The picture on the rightmost vertical screen blinked. Then the pie wedge, the closed fan, suddenly spread, opening like the Argus-eyed tail of a peacock. The amber traces probed outward, 360 degrees, clicking deliberately yet with wonderful rapidity all around the horizon. Shorelines and islands, contacts and callouts, sprang up. Savo’s awareness was suddenly total, a godlike gaze of perfect knowledge within a three-hundred-mile radius. Some contacts were red and blinking, others amber, yet others green. Two were the red vertical carets of hostile missiles, jumping rapidly inward at near-supersonic velocities. With the next sweep, another popped up, this one closing from the east.
But, that suddenly, he could see. He could fight. It felt like being underwater, wound tightly in heavy chains, and feeling them fall away. As the helo controller reported Red Hawk dumping chaff and flares, Dan cycled the Fire Auth switch, leaving it in the up position. Called back to Singhe’s team, “Strike, stand by for TLAM mission. Salvo of four. Where we marked those truck-mounted launchers.” He reached for his helmet, and found himself face-to-face with Ammermann.
“That was a stupid move,” the staffer said in a low voice. “And believe me, you’ll pay for it.”
Dan felt for the lever and reclined his seat. Cleared his throat. “You do actually understand what’s going on, Adam? Right?”

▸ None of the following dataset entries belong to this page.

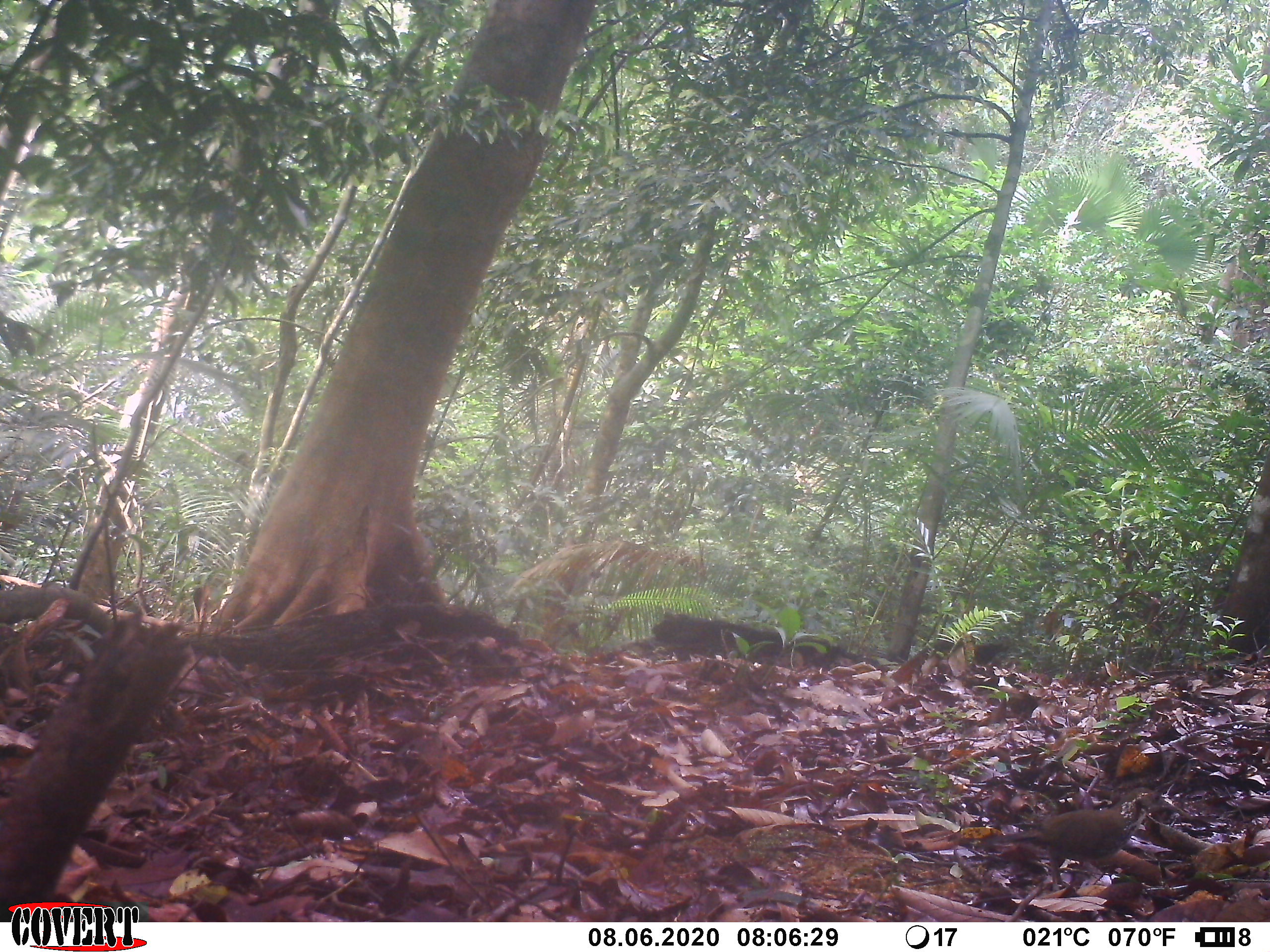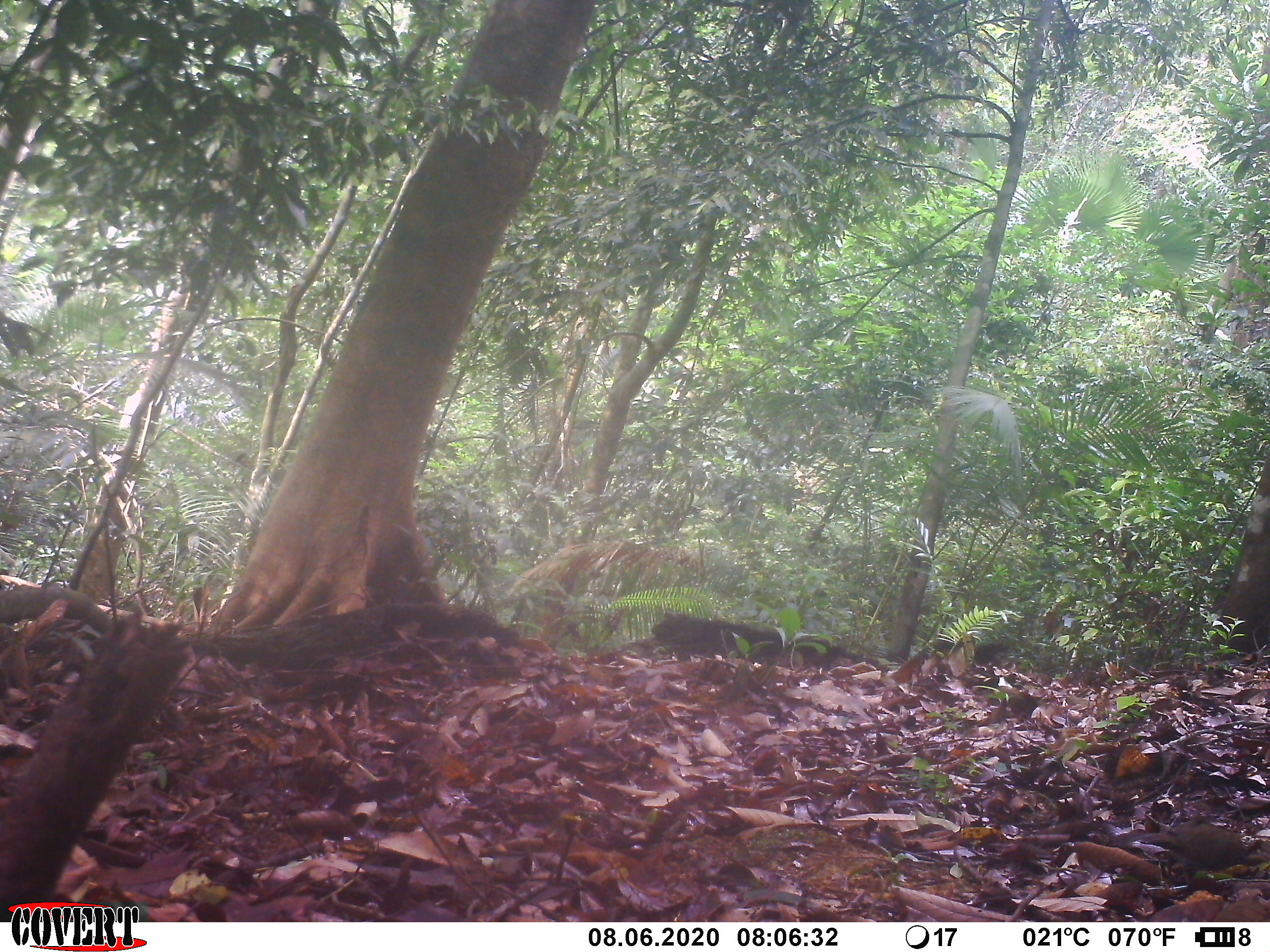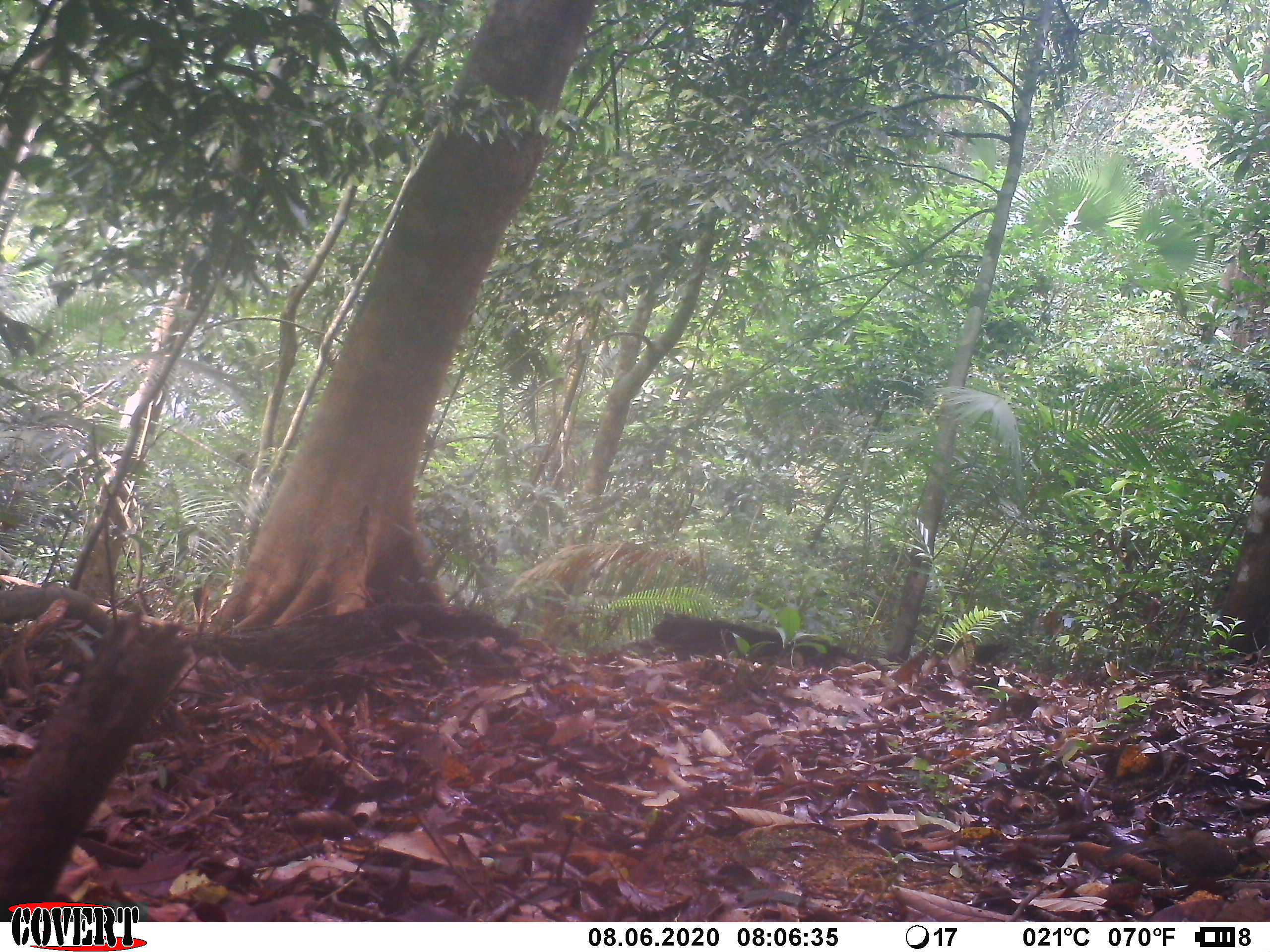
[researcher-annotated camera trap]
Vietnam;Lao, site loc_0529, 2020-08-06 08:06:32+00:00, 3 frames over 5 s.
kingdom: Animalia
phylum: Chordata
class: Aves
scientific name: Aves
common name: bird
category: unidentified bird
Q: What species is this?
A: Unidentified bird (bird) (Aves).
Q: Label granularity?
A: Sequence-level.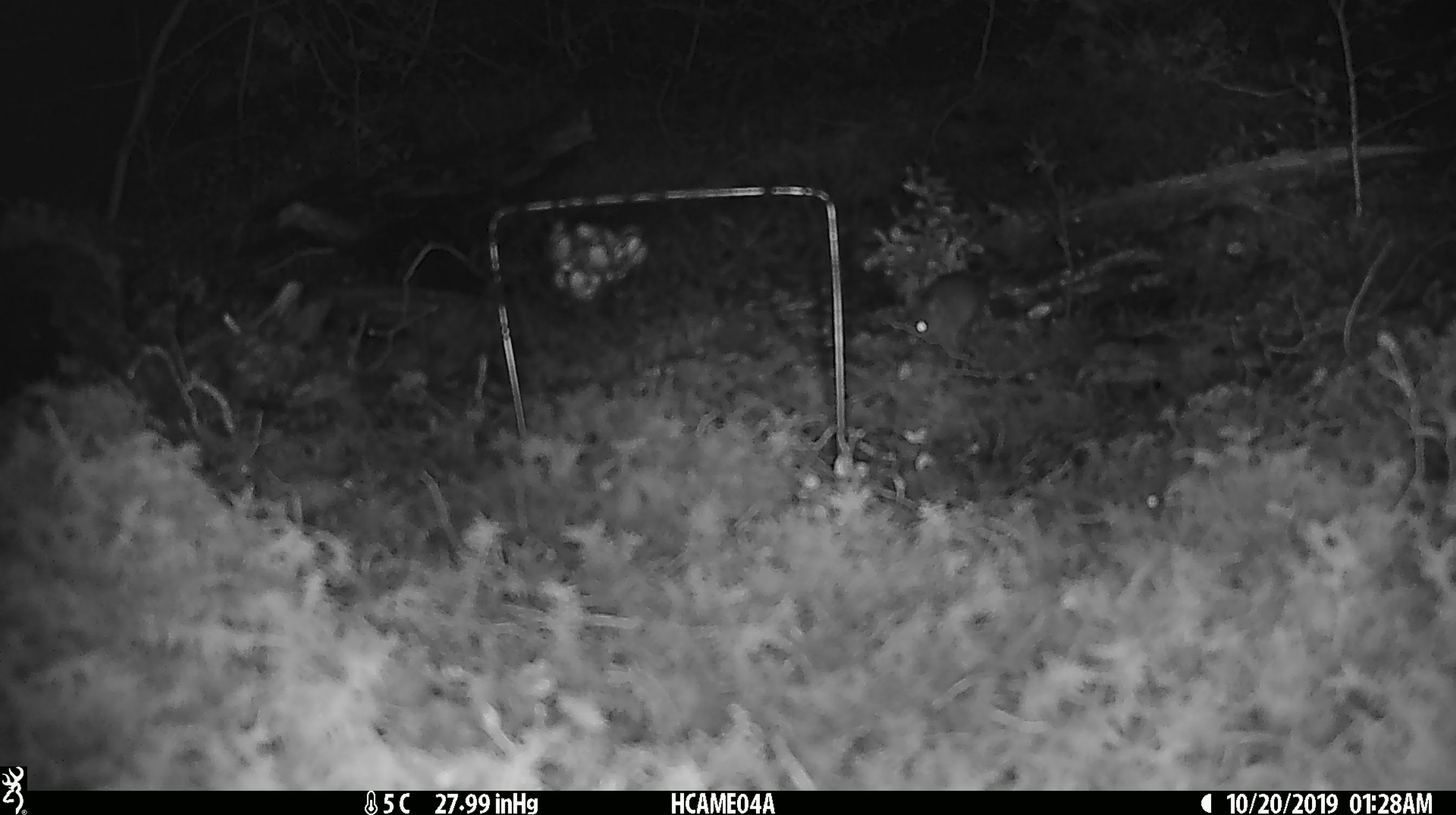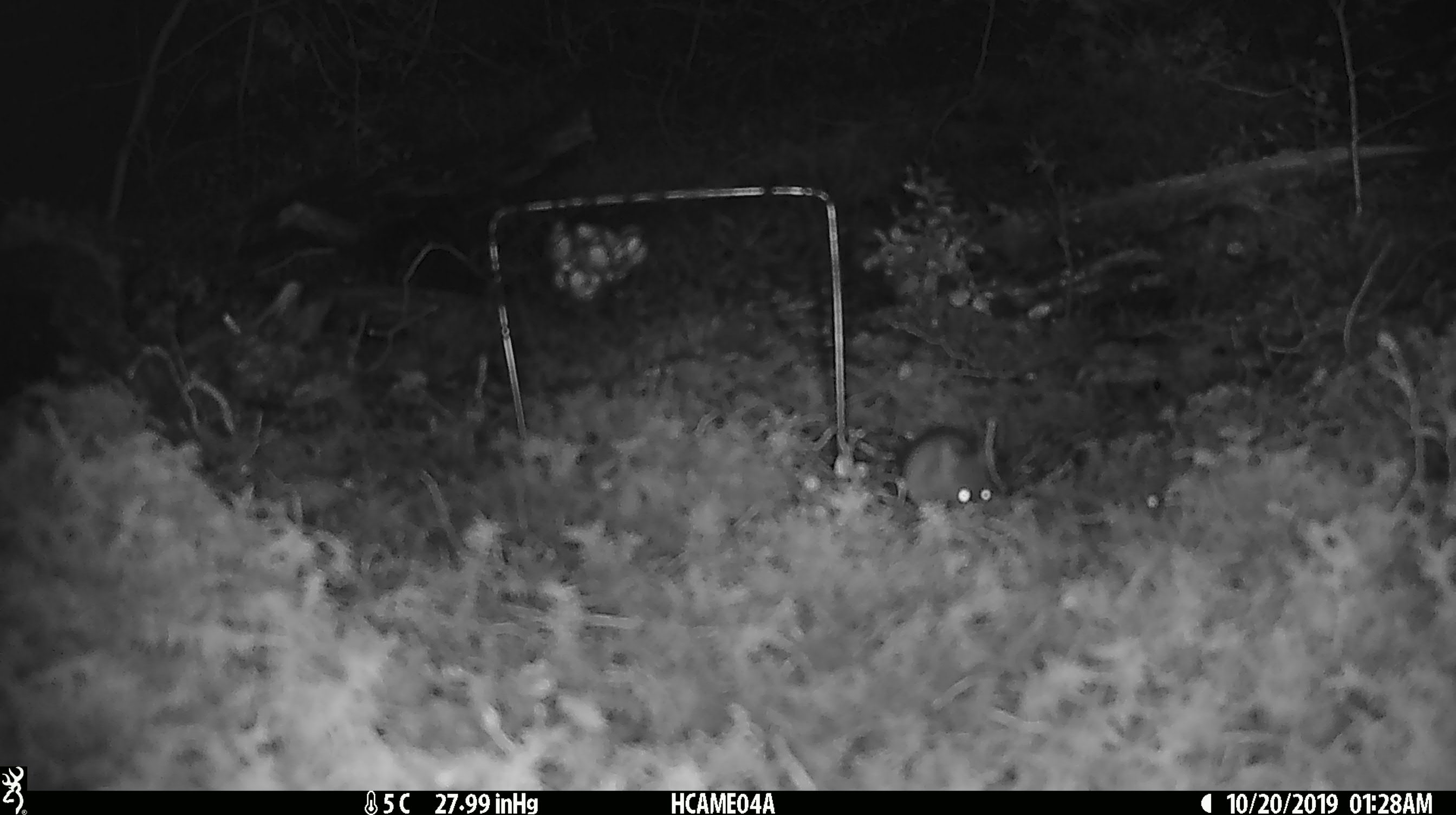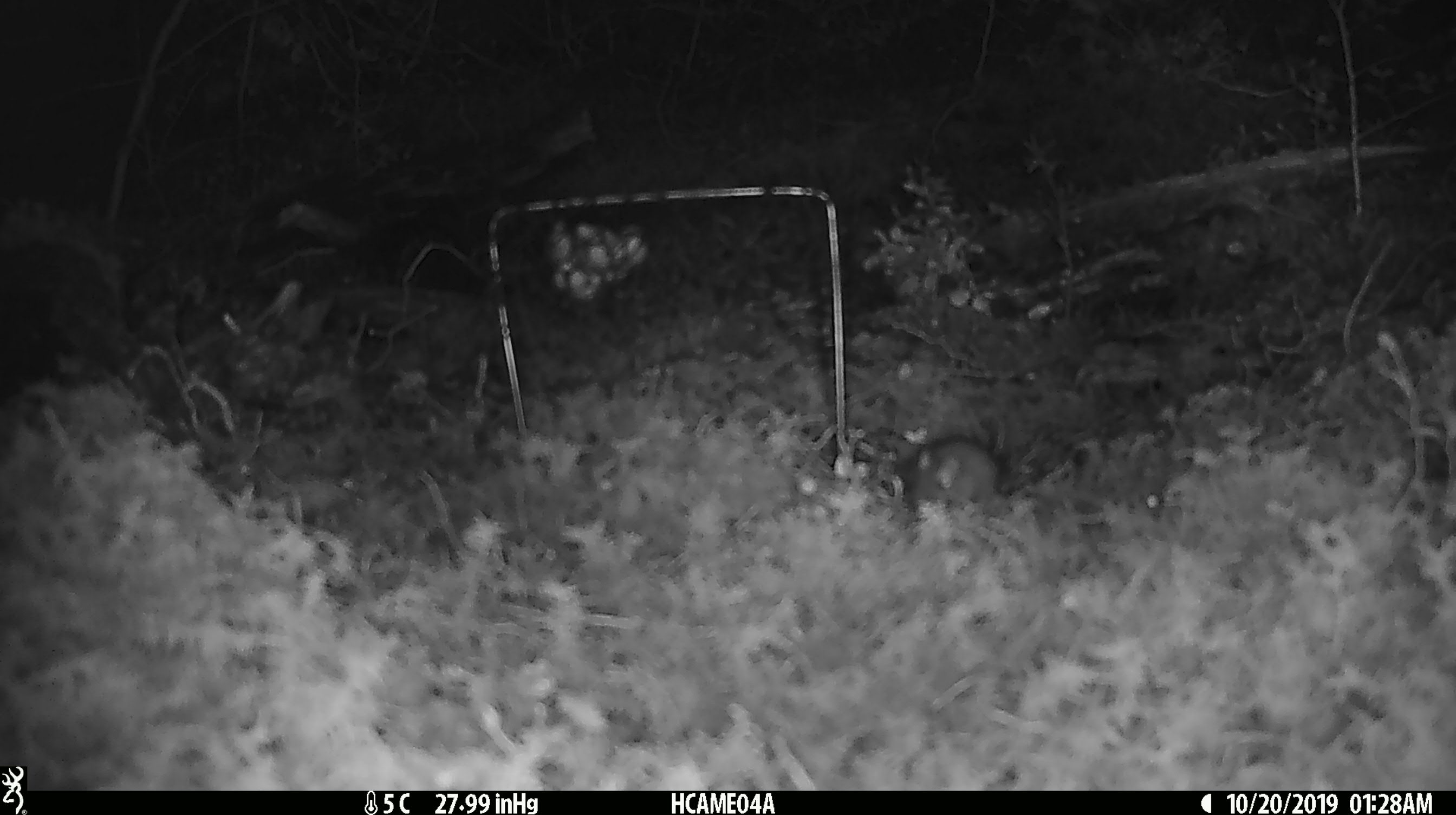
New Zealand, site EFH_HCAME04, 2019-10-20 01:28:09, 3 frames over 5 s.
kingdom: Animalia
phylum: Chordata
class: Mammalia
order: Rodentia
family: Muridae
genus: Mus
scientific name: Mus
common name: mouse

“Oh yeah, I do. You just shot down—”
“No. Forget that. What I mean is, we’ve got mail. Three inbound antiship missiles. An 802 from the Syrian coast. Two 801s, the ship-to-ship version, from seaward. Over a thousand pounds of high-energy armor-penetrating warheads on the way, at .8 mach, fifteen feet above the water. The first one, roughly two minutes out.” He lifted his eyebrows. “So maybe I won’t have to worry about justifying myself. Or paying for anything.”
A commanding officer got a lot of practice masking his emotions. But the staffer obviously hadn’t. His mouth sagged; he looked terrified. Dan himself felt tense, yet eager, even vengeful, here at the end. When it would all come down to whether all their shit worked, and how fast he could make decisions. Not to mention how deep their magazines would prove, compared to those who’d just declared themselves America’s enemy.